Carpenter was selected one of the original seven Mercury astronauts in 1959. He flew the second American orbital flight in a Mercury capsule on May 24, 1962. He piloted his Aurora 7 spacecraft through three revolutions of the Earth, reaching a maximum altitude of 164 miles. A slight misalignment of the spacecraft on retrofire caused him to land 250 miles beyond the intended target in the Atlantic after a flight of 4 hours 54 minutes.
On leave from NASA, Carpenter participated in the Navy’s Man-in-the-Sea Project as as Aquanaut in the SEALAB II program off the coast of La Jolla, Calif., in 1965. During the experiment, Carpenter spent 30 days living and working on the ocean floor. He returned to NASA as executive assistant to the director of the Manned Spacecraft Center and was active in design of the Apollo Lunar Landing Module and in underwater space walk crew training.

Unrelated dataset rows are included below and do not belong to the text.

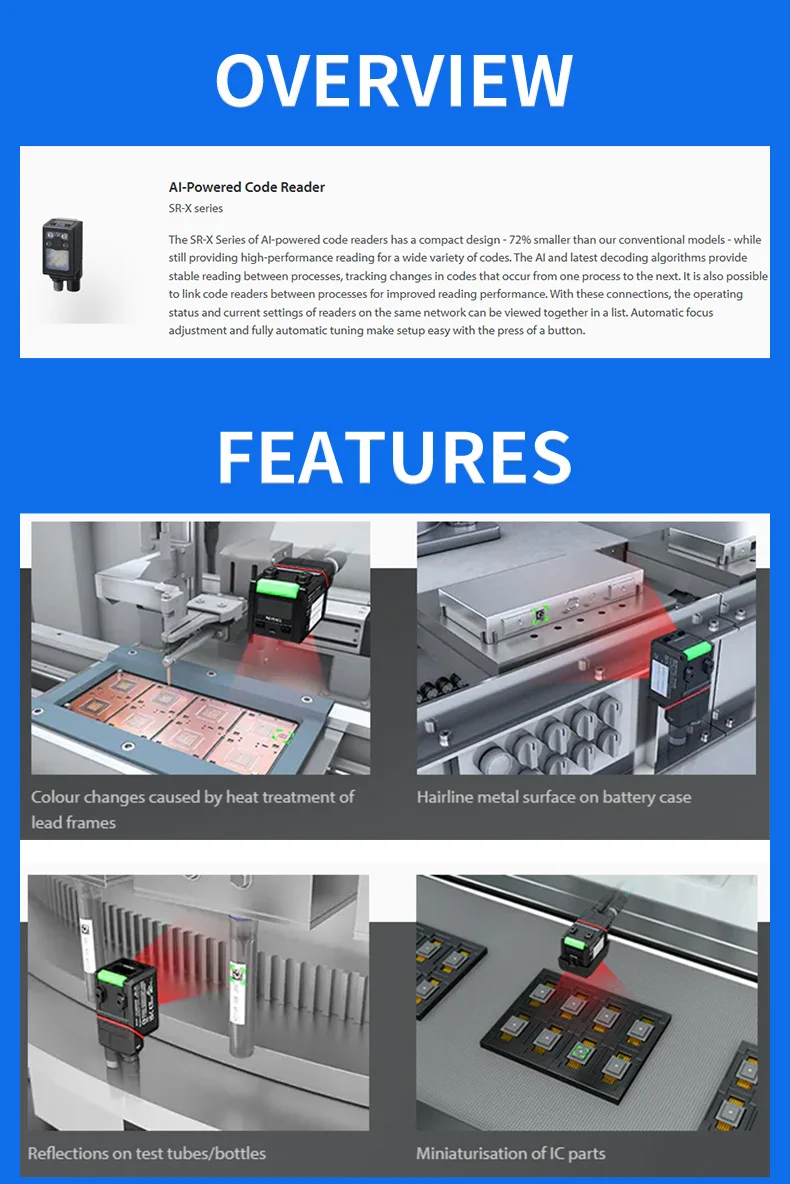 OVERVIEW

AI-Powered Code Reader
SR-X series

The SR-X Series of AI-powered code readers has a compact design - 72% smaller than our conventional models - while still providing high-performance reading for a wide variety of codes. The AI and latest decoding algorithms provide stable reading between processes, tracking changes in codes that occur from one process to the next. It is also possible to link code readers between processes for improved reading performance. With these connections, the operating status and current settings of readers on the same network can be viewed together in a list. Automatic focus adjustment and fully automatic tuning make setup easy with the press of a button.

FEATURES

Colour changes caused by heat treatment of lead frames

Hairline metal surface on battery case

Reflections on test tubes/bottles

Miniaturisation of IC parts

In 1967, he joined the Navy’s Deep Submergence Systems Project as director of aquanaut operations during the SEALAB III experiment. He retired from the Navy in 1969 and founded and was chief executive officer of Sea Sciences, Inc., a venture capital corporation active in developing programs aimed at enhanced utilization of ocean resources and improved health of the oceans.
Carpenter continued to apply his knowledge of aerospace and ocean engineering as a consultant to industry and the private sector. He wrote two novels about the Navy SEALS, “The Steel Albatross”, and a sequel, “Deep Flight.” As a Founder of the Astronaut Scholarship Foundation, he served on its Board of Directors. He was inducted into the U.S. Astronaut Hall of Fame on May 11, 1990.
Scott Carpenter passed away at the age of 88 on October 10, 2013.